> [EXERCISE PROMPT]:
Format all of the data below as a two-column CSV with the headers text and answer. Give one row for each text-and-answer pair, and put each value in its own quoted field with any line breaks replaced by spaces.

"""

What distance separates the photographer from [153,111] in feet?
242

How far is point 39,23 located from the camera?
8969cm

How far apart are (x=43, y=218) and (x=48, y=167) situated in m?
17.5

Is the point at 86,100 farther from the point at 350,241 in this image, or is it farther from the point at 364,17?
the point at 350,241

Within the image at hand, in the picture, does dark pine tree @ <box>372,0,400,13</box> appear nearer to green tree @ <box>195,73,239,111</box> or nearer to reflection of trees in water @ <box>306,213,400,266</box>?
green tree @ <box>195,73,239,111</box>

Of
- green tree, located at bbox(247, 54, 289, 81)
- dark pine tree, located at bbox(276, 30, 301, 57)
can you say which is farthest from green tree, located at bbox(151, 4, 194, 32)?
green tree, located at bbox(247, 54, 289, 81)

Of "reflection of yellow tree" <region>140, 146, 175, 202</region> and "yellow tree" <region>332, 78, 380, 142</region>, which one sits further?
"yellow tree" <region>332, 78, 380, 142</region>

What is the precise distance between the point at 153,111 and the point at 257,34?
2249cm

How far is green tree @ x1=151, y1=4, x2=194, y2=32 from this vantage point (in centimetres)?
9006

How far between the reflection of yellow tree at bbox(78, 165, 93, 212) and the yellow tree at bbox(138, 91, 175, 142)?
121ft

"""

> [TASK RESPONSE]:
text,answer
"What distance separates the photographer from [153,111] in feet?","242"
"How far is point 39,23 located from the camera?","8969cm"
"How far apart are (x=43, y=218) and (x=48, y=167) situated in m?","17.5"
"Is the point at 86,100 farther from the point at 350,241 in this image, or is it farther from the point at 364,17?","the point at 350,241"
"Within the image at hand, in the picture, does dark pine tree @ <box>372,0,400,13</box> appear nearer to green tree @ <box>195,73,239,111</box> or nearer to reflection of trees in water @ <box>306,213,400,266</box>?","green tree @ <box>195,73,239,111</box>"
"Of - green tree, located at bbox(247, 54, 289, 81) - dark pine tree, located at bbox(276, 30, 301, 57) can you say which is farthest from green tree, located at bbox(151, 4, 194, 32)?","green tree, located at bbox(247, 54, 289, 81)"
"Of ""reflection of yellow tree"" <region>140, 146, 175, 202</region> and ""yellow tree"" <region>332, 78, 380, 142</region>, which one sits further?","""yellow tree"" <region>332, 78, 380, 142</region>"
"What is the precise distance between the point at 153,111 and the point at 257,34?","2249cm"
"How far is green tree @ x1=151, y1=4, x2=194, y2=32 from this vantage point (in centimetres)?","9006"
"How far between the reflection of yellow tree at bbox(78, 165, 93, 212) and the yellow tree at bbox(138, 91, 175, 142)?","121ft"